Darkness cannot drive out darkness; only light can do that. Hate cannot drive out hate; only love can do that.
– Martin Luther King, Jr., Strength to Love, 1963
One year ago, the unthinkable happened. A pain that has taken me months of contemplation just to pull words and phrases together.
On a cold January morning, I arrived home after dropping the kids off at school. As I had just started tackling the typical errands of my day, the phone rang. Bryson’s voice was on the other end of the line, speaking words that my brain couldn’t wrap itself around.
“The school just called. One of Reilly’s classmates was killed last night.”
It was just a little over a year after the shock of Sandy Hook. A year after we all wept hard for children gone too soon. Children that were my Reilly’s age. Now, tears fell for a new heartache hitting far too close to home.
My soul felt crushed. It hurt to breathe.
Although I did not know the Borens personally, their faces were familiar to me. I remembered running into Kelly Boren months before, at Meet the Teacher day. I was fumbling through Reilly’s new classroom, wrangling five little kids to the best of my ability. I was tired and frazzled, and this condition only escalated after Dani proceeded to get sick all over the classroom floor. Kelly, on the other hand, looked as though she had just walked straight out of a magazine ad. Her darling daughter, Haley, was just the same. With an easy smile and not a hair out of place, I couldn’t help but be slightly envious.
I vaguely remembered running into Josh Boren at the school on a previous occasion, still in his officer’s uniform. I recalled feeling secure and grateful to see a police officer in the classroom– as I’m sure many parents did– in the aftermath of the Newtown tragedy.
But mostly, I remembered Jaden.
It had been a challenging year at school for Reilly. Difficulties with friends and increasing social anxiety had taken their toll on my sweet girl. As some of her girlfriends had distanced themselves, she found acceptance with the boys in her class. Jaden was one of them.
Sitting on our sofa later that evening, Bryson and I talked through the tragedy with Reilly. In this safe space, she expressed feelings of grief and loss– her faith and happiness that Jaden was finally safe in Jesus’ loving arms, but also her devastation in losing one of her classmates. It was through these words and raw emotions that I came realize just what kind of friend he truly was. With sad eyes Reilly looked up at us and explained:
Jaden was nice to me when no one else was.

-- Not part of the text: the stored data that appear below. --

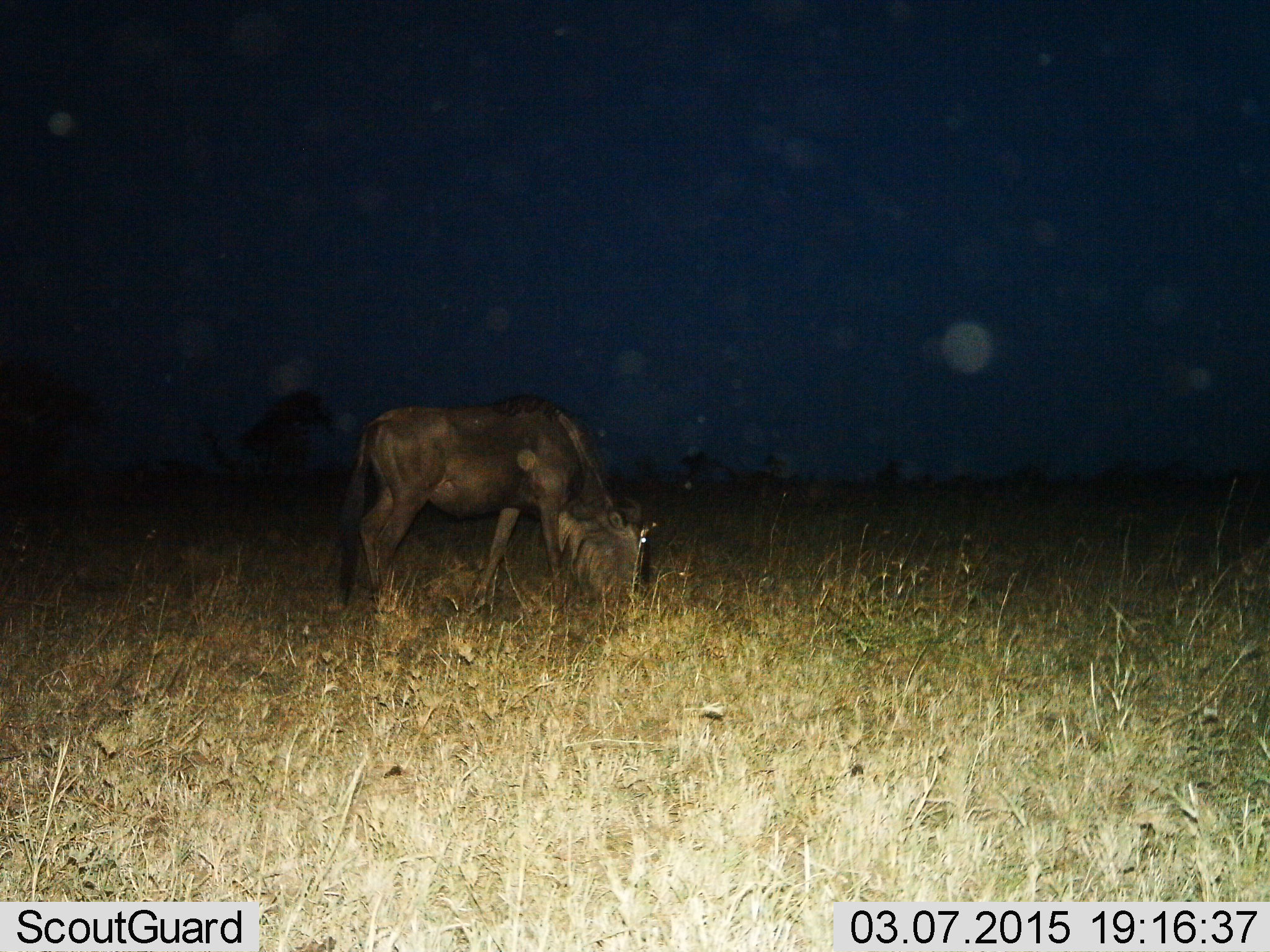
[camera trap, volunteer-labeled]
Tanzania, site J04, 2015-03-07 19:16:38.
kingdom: Animalia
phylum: Chordata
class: Mammalia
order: Artiodactyla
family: Bovidae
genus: Connochaetes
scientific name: Connochaetes taurinus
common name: blue wildebeest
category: wildebeest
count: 1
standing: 20%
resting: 0%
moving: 0%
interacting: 0%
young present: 0%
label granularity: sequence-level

Deeds of kindness bring light to darkened days. A life of kindness matters. And those acts of kindness– whether you are seven or thirty-seven– send ripples of love and illumination directly to the lives of others.
I did not know the Boren family very well. But I will forever be thankful to that sweet blond haired boy who smiled at me as I picked Reilly up from school. His life mattered. It still matters. His kindness has left fingerprints on the hearts of our family, and I’m sure countless others who knew him.

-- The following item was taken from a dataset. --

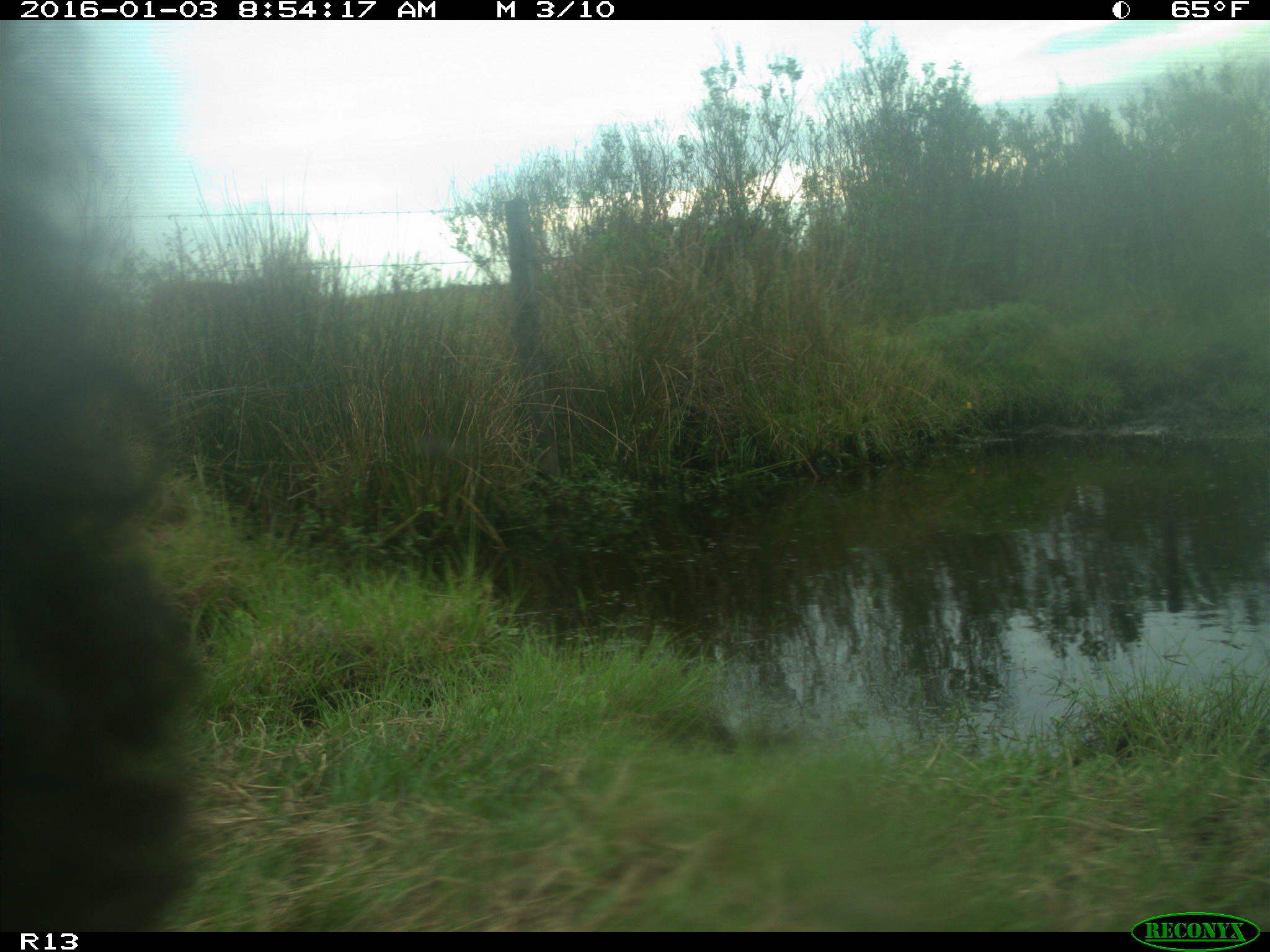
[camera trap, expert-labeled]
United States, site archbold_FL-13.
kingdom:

So when I look around at my life and think that I am not doing enough, being enough, or making enough of a difference in the world, I think of Jaden.
Every day each of us chooses whether we bring an increase of light or darkness into this world. We choose to act or react. To build up or tear down. We choose motivations based on love or fear. We decide, and these decisions are ours alone.
Today, what will your choice be?
It is a serious thing to live in a society of possible gods and goddesses, to remember that the dullest most uninteresting person you talk to may one day be a creature which, if you saw it now, you would be strongly tempted to worship, or else a horror and a corruption such as you now meet, if at all, only in a nightmare. All day long we are, in some degree helping each other to one or the other of these destinations. It is in the light of these overwhelming possibilities, it is with the awe and the circumspection proper to them, that we should conduct all of our dealings with one another, all friendships, all loves, all play, all politics. There are no ordinary people. You have never talked to a mere mortal. nations, cultures, arts, civilizations – These are mortal, and their life is to ours as the life of a gnat. But it is immortals whom we joke with, work with, marry, snub, and exploit.
– C.S. Lewis, The Weight of Glory, 1941
No matter how bleak things get, one bright light can shatter the darkness. Every single time. One solitary light can illuminate even the darkest of corners. Naïve and idealistic as it sounds, love and compassion can change the world. It can change lives. I have seen it happen. Kindness matters. Your life matters.
This little light of mine? I’m going to let it shine. Join me, won’t you?